Defense Information Systems Agency officials still have problems corralling all the Dense Wave Division Multiplexing components they need to support GIG-BE, according to reports picked up by our listening stations around the Beltway. DISA officials have tapped Ciena Corp. to help deliver some devices needed to support DWDM technology, and agency officials continue to tap other carriers for capacity.

DISA officials also face escalating operations and maintenance costs for the network, running as high as $50 million a year, which might explain why DOD officials are faced with an incredibly shrinking network, from hundreds of planned endpoints to close to 100.

This has created a "fiber divide" among commands, with many two- and three-star officers battling for GIG-BE connections, we hear.

Telecom hands across the sea

DOD officials do not share technical information about communications programs in development as much as they did five years ago, according to Royal Air Force Wing Cmdr. Gregory Hammond, an official in the United Kingdom's Defense Procurement Agency, speaking at last week's Milcom conference in Monterey, Calif.

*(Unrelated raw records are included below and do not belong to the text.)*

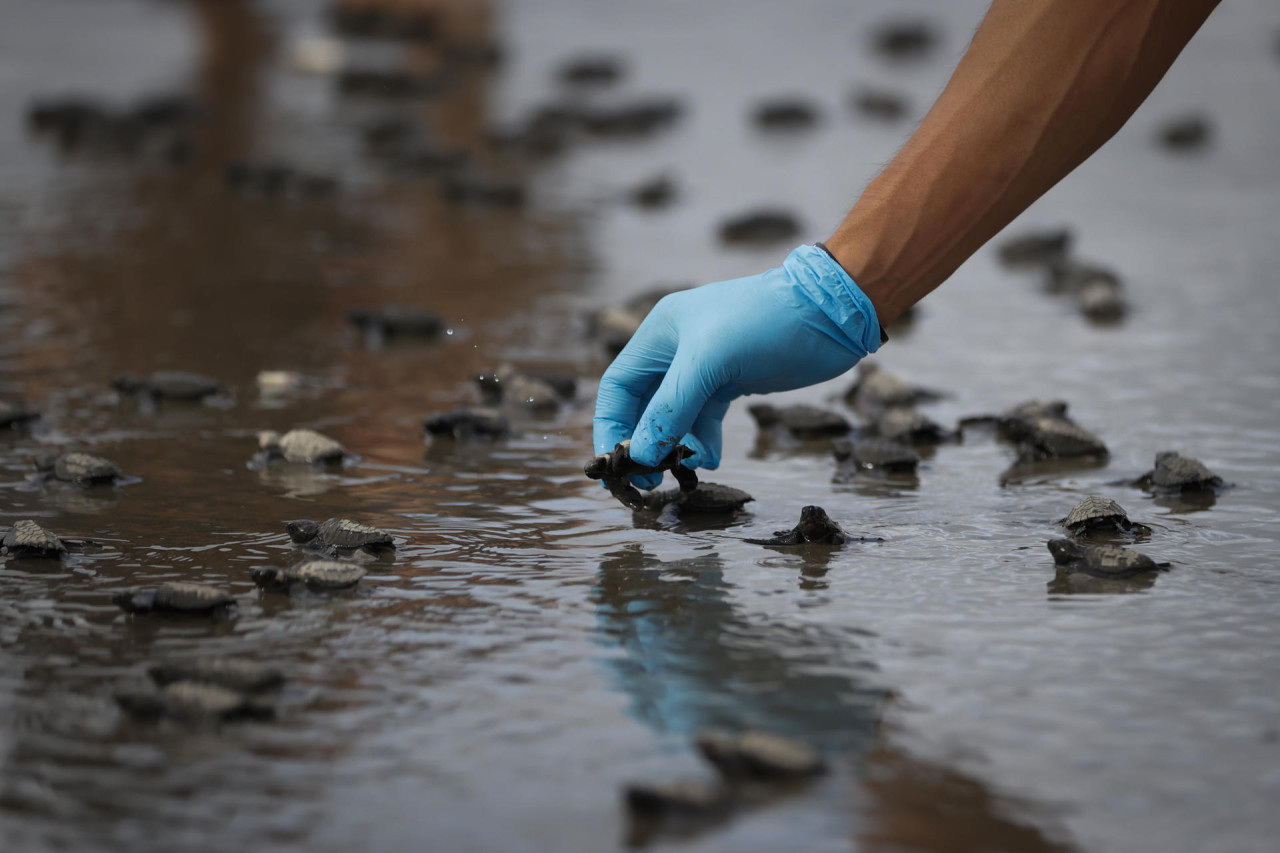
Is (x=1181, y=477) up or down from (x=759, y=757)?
up

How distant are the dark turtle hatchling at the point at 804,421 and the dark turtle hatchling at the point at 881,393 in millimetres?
195

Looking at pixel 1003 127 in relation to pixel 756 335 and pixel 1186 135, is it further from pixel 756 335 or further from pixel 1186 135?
pixel 1186 135

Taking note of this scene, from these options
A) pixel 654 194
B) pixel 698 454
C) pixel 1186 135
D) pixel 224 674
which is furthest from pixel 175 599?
pixel 1186 135

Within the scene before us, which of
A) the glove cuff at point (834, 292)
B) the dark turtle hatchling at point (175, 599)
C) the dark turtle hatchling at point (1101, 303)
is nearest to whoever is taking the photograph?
the dark turtle hatchling at point (175, 599)

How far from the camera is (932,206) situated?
223 centimetres

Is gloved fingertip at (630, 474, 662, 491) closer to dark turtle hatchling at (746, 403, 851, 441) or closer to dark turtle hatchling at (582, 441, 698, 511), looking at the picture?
dark turtle hatchling at (582, 441, 698, 511)

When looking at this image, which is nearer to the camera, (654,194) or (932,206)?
(932,206)

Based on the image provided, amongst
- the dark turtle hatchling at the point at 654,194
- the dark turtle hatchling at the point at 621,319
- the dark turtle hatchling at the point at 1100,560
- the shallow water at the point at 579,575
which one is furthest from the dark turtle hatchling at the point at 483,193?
the dark turtle hatchling at the point at 1100,560

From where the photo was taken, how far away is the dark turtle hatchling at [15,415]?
9.41 ft

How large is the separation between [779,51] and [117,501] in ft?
23.7

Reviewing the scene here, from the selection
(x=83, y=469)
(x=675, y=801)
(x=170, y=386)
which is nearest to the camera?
(x=675, y=801)

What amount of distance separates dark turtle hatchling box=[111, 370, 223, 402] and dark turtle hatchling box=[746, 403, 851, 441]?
1162 millimetres

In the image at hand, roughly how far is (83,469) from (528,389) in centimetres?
94

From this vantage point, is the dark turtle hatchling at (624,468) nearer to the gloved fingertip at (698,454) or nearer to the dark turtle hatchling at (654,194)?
the gloved fingertip at (698,454)
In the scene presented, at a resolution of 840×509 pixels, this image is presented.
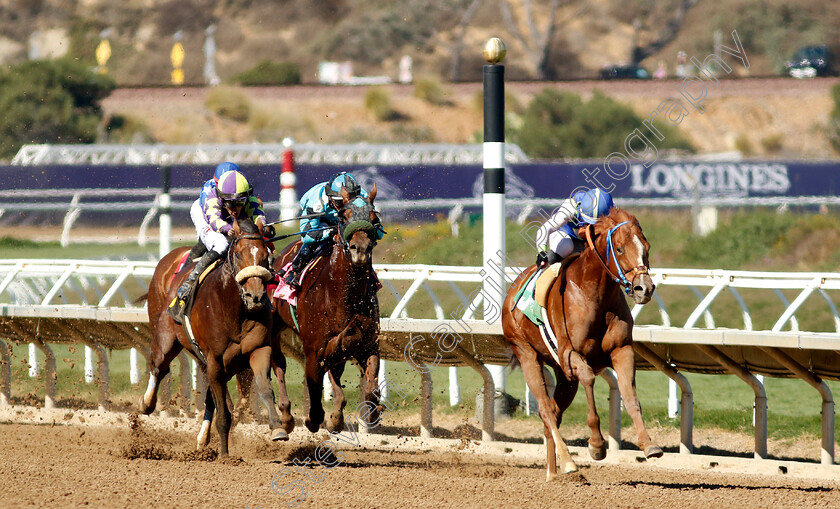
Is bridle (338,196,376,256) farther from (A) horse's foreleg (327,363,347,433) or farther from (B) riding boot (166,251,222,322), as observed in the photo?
(B) riding boot (166,251,222,322)

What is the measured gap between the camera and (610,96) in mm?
33938

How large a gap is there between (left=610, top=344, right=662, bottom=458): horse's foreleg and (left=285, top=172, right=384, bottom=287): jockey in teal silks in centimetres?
161

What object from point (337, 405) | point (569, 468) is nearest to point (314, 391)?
point (337, 405)

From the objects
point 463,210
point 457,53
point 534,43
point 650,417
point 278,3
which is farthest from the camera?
point 278,3

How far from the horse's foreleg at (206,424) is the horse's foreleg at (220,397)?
0.23 metres

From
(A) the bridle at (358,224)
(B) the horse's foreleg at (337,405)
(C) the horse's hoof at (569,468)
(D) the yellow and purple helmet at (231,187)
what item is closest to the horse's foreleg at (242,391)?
(B) the horse's foreleg at (337,405)

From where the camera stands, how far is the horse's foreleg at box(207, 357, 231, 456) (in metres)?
6.02

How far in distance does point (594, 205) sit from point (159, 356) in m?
2.81

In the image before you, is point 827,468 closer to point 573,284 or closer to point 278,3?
point 573,284

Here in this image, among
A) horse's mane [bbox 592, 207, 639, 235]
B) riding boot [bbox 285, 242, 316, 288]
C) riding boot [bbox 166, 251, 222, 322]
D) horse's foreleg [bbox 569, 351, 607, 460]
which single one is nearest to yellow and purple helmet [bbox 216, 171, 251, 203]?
riding boot [bbox 166, 251, 222, 322]

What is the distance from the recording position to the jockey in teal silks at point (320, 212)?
6.10 metres

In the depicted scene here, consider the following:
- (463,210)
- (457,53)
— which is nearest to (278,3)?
(457,53)

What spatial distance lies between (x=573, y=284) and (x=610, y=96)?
2931 centimetres

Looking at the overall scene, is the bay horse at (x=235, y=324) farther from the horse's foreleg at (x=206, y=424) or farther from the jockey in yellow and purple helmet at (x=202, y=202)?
the jockey in yellow and purple helmet at (x=202, y=202)
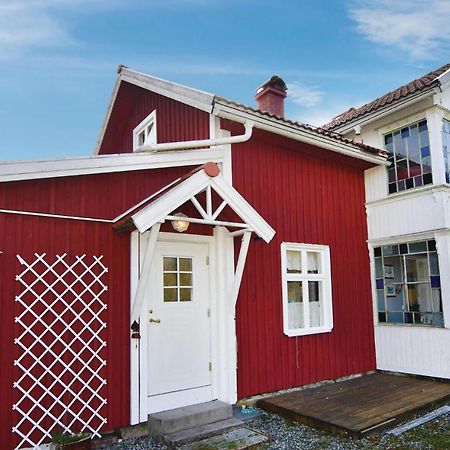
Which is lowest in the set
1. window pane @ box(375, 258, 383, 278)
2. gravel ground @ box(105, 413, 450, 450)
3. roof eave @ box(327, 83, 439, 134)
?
gravel ground @ box(105, 413, 450, 450)

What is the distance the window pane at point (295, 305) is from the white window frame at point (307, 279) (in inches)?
2.2

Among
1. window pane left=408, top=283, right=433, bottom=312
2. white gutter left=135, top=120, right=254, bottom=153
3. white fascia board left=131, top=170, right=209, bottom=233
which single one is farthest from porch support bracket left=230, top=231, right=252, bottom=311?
window pane left=408, top=283, right=433, bottom=312

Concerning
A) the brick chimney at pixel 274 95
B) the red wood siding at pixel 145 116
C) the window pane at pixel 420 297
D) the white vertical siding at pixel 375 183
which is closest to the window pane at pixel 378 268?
the window pane at pixel 420 297

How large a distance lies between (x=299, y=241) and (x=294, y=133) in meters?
1.67

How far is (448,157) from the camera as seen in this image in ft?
23.2

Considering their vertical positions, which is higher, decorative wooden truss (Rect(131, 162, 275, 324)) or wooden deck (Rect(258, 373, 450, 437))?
decorative wooden truss (Rect(131, 162, 275, 324))

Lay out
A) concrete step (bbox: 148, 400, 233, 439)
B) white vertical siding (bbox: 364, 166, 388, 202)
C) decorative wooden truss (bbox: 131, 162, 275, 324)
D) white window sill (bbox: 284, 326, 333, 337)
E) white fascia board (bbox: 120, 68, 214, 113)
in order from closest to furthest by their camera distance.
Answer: decorative wooden truss (bbox: 131, 162, 275, 324), concrete step (bbox: 148, 400, 233, 439), white fascia board (bbox: 120, 68, 214, 113), white window sill (bbox: 284, 326, 333, 337), white vertical siding (bbox: 364, 166, 388, 202)

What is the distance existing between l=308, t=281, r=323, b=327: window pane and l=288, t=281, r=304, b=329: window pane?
8.6 inches

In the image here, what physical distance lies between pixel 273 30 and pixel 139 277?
7162 mm

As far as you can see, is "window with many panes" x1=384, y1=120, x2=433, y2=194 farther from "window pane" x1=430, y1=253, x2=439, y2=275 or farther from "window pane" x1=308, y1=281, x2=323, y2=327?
"window pane" x1=308, y1=281, x2=323, y2=327

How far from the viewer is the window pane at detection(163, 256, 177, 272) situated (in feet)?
17.3

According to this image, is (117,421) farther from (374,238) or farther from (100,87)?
(100,87)

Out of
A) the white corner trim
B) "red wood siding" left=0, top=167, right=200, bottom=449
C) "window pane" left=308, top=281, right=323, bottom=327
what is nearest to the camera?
"red wood siding" left=0, top=167, right=200, bottom=449

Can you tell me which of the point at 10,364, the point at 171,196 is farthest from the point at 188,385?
the point at 171,196
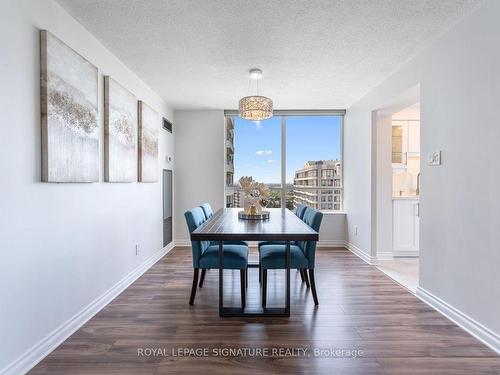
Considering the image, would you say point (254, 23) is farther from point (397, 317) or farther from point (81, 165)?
point (397, 317)

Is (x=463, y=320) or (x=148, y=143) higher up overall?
(x=148, y=143)

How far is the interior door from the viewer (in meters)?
4.89

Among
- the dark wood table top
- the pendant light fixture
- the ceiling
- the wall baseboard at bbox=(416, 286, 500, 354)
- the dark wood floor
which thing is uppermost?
the ceiling

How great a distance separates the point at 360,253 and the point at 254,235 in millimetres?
2896

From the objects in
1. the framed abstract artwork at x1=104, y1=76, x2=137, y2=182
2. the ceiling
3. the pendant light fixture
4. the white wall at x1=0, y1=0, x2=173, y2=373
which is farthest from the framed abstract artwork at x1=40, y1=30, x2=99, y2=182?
the pendant light fixture

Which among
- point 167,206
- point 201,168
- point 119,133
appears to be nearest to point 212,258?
point 119,133

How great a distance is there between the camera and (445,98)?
8.70 feet

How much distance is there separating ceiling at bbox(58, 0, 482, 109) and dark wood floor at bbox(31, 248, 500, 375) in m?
2.38

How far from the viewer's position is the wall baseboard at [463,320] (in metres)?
2.11

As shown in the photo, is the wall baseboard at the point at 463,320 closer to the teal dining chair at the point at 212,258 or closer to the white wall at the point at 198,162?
the teal dining chair at the point at 212,258

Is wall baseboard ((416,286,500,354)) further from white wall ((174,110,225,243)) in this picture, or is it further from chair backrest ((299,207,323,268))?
white wall ((174,110,225,243))

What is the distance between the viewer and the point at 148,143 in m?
3.99

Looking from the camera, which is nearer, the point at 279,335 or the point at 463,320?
the point at 279,335

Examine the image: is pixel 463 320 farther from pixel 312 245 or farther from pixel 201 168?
pixel 201 168
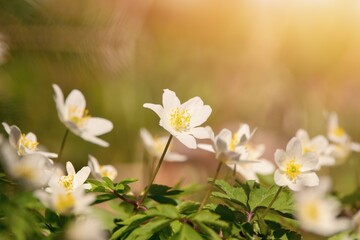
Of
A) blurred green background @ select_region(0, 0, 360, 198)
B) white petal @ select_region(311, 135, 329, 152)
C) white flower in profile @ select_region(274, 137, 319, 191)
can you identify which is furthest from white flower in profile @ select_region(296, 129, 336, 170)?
blurred green background @ select_region(0, 0, 360, 198)

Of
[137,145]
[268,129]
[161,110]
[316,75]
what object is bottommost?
[161,110]

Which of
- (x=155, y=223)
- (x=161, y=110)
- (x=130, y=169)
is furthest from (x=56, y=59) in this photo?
(x=155, y=223)

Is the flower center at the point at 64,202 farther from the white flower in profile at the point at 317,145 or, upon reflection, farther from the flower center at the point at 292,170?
the white flower in profile at the point at 317,145

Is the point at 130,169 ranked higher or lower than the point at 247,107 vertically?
lower

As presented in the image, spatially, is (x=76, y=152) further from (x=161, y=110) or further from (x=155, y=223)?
(x=155, y=223)

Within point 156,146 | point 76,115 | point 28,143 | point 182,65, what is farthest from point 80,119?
point 182,65

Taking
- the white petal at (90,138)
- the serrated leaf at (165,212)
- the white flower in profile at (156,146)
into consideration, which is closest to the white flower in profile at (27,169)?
the serrated leaf at (165,212)
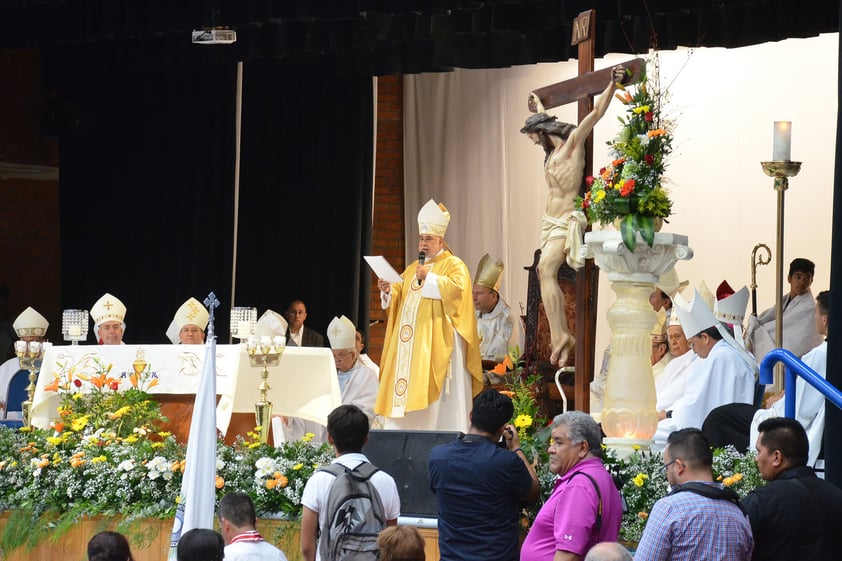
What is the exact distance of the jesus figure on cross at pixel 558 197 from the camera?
735cm

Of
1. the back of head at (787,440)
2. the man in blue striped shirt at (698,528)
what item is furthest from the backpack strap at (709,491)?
the back of head at (787,440)

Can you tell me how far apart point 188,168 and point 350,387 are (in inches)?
135

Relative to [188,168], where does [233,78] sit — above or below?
above

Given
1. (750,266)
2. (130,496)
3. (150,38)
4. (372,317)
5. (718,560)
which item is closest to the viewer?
(718,560)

But Hammond said U.S. and U.K. military officials could sign an agreement as early as January to return information exchanges to "the way it used to be," Hammond said. He described the transatlantic deal as an "overarching" technical memorandum of understanding. Has anyone ever signed an "underarching" agreement?

'Push 2 for subpoenas'

We had our suspicions confirmed that every other person in the Washington, D.C., area is a lawyer when we called the Reston, Va., headquarters of Nextel Communications Inc. last week.

Nextel, it appears, has automated litigation. We were greeted by one of those annoying voice mail systems, with a number of push-button prompts. Listening to the robo-voice drone through instructions, we could hardly believe our ears when we were told to "push two for subpoenas and court orders." Seriously!

Where's the memo?

Officials at DOD and the General Services Administration are making an effort to fix even the perception of procurement problems with their "Get It Right" campaign. Yet a DOD procurement rule, focusing on the proper use of non-DOD contracts, has been stuck in the corridors of the Pentagon for months. The memo, which officials describe as common sense, has been held up in the DOD comptroller's office, insiders say. The latest target date for the memo's release is Jan. 1.

Semper fidelis

Nov. 10 marks the 229th birthday of the U.S. Marine Corps, and Nov. 11 is Veterans Day, the 86th anniversary of the end of World War I. This is a week to solemnly remember those who gave their all for their country.

On a personal level, Brewin salutes Lt. Col. Cornelius Ram, the best commander any 2531 radio operator could have, who left us for the big Evening Parade on Jan. 10, 1971, in Vietnam, and 1st Lt. Lewis Puller Jr., a Marine brother, friend and fellow from the Puzzle Palace Group, who died May 11, 1994.